La campagne présidentielle dominée par les affaires internationales
La présidentielle américaine 2004 a été inhabituellement dominée par les sujets internationaux comme le terrorisme et la guerre en Irak, thèmes principaux des attaques du démocrate John Kerry contre le bilan du président républicain sortant George W. Bush.
"Je suis surpris, non pas tant de la part du président Bush, qui avait tout à jouer sur ce qu'il appelle la guerre contre le terrorisme, y compris l'Irak et l'Afghanistan", souligne Stephen Hess, expert de la Brookings Institution à Washington et auteur de plusieurs livres sur la présidence américaine.
"Mais je suis surpris de la détermination avec laquelle John Kerry semble avoir mis tous ses oeufs dans le même panier. Une fois que l'élection sera terminée, les responsables de sa campagne diront, s'il gagne, que c'était un choix brillant, ou, s'il perd, qu'ils se sont trompés", ajoute-t-il.
L'apparition du chef de l'organisation terroriste Al-Qaïda vendredi dans une vidéo où il menace les Américains de nouveaux attentats, a renforcé le poids de ces thèmes avant le scrutin de mardi.
John Kerry attaquait déjà sans relâche George W. Bush sur l'Irak, affirmant que la disparition d'explosifs dans un dépôt de munitions près de Bagdad symbolise l'échec de l'administration républicaine à stabiliser ce pays après avoir renversé Saddam Hussein.
Les deux hommes s'accusent mutuellement d'être incapables de diriger le pays dans le climat de crise internationale provoqué par les attentats terroristes commis en septembre 2001 par Al-Qaïda aux Etats-Unis.

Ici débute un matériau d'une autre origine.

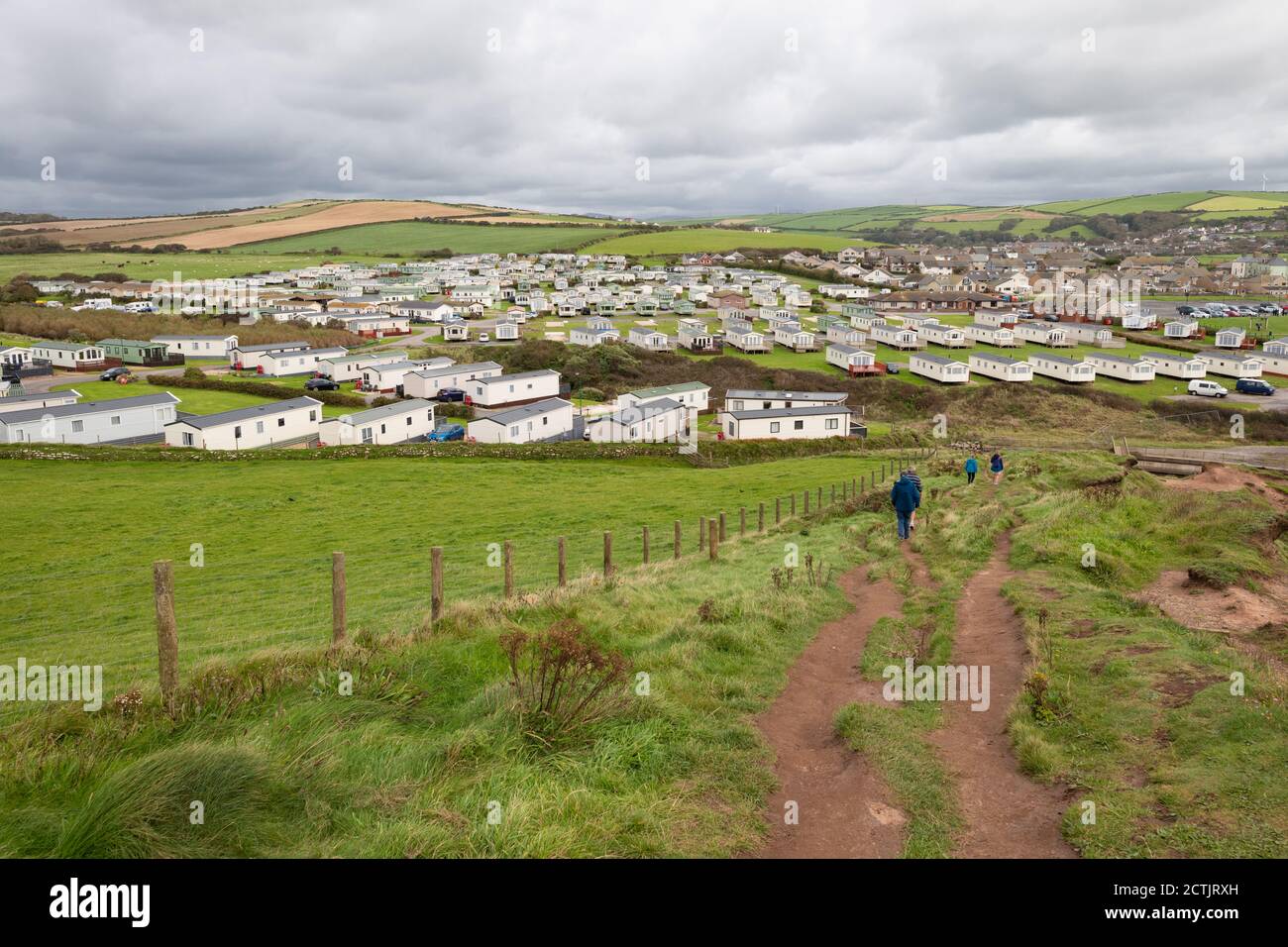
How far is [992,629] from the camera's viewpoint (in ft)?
38.3

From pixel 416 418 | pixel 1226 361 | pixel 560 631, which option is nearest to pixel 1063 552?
pixel 560 631

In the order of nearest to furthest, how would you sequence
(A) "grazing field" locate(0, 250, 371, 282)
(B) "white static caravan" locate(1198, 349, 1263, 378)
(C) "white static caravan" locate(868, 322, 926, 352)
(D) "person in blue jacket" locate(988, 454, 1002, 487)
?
(D) "person in blue jacket" locate(988, 454, 1002, 487) < (B) "white static caravan" locate(1198, 349, 1263, 378) < (C) "white static caravan" locate(868, 322, 926, 352) < (A) "grazing field" locate(0, 250, 371, 282)

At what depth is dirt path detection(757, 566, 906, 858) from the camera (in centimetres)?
600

"Sur les grandes questions de notre époque concernant la sécurité, il a constamment eu tort", lance M. Bush à l'encontre de son adversaire. Le président sortant "n'est pas parvenu à sécuriser l'Irak ni à l'empêcher de devenir ce qu'il est devenu aujourd'hui, un havre pour les terroristes", rétorque celui-ci.
Les questions de politique intérieure - économie, retraites, assurance-santé - passent au second plan alors qu'elles sont d'ordinaire les principaux thèmes des campagnes présidentielles américaines.
Il faut remonter aux élections de 1968 et de 1972, lorsque les Etats-Unis menaient la guerre du Vietnam, pour retrouver un tel climat. Toutes les deux avaient été remportées par le républicain Richard Nixon.
"En 1968, il n'y avait pas de président sortant", rappelle Stephen Hess. Le démocrate Lyndon Johnson avait choisi de ne pas se représenter au terme de son premier mandat, laissant la place libre à son vice-président Hubert Humphrey, qui avait perdu de justesse.
"En 1972, le président sortant était Nixon et son adversaire démocrate (George McGovern) était un candidat de la paix qui a été battu à plate couture car il s'est retrouvé du mauvais côté du sentiment patriotique. John Kerry ne s'est pas laissé piéger", souligne l'expert du Brookings Institution.
Pour le camp Bush, détourner l'attention d'une situation économique morose et de sujets sociaux qui divisent l'Amérique n'est peut-être pas mauvaise chose.
Mais les mauvaises nouvelles ont été nombreuses pour lui ces derniers jours.
Outre la disparition des explosifs, le FBI mène une enquête sur un contrat en Irak de plusieurs milliards de dollars passé sans appel d'offre à une filiale d'Halliburton. Cette entreprise de services pétroliers était dirigée par son vice-président Dick Cheney avant son arrivée au pouvoir.
Les déclarations d'Oussama ben Laden pourraient "jouer pour un côté comme pour l'autre", estime Michael O'Hanlon, expert pour les questions de Défense au Brookings Institution, estimant toutefois qu'un réflexe de crainte des électeurs pourrait favoriser Bush.
Selon Allan Lichtman, professeur en sciences politiques à l'American University à Washington, "tout ce qui détourne le débat de l'Irak est bon pour Bush".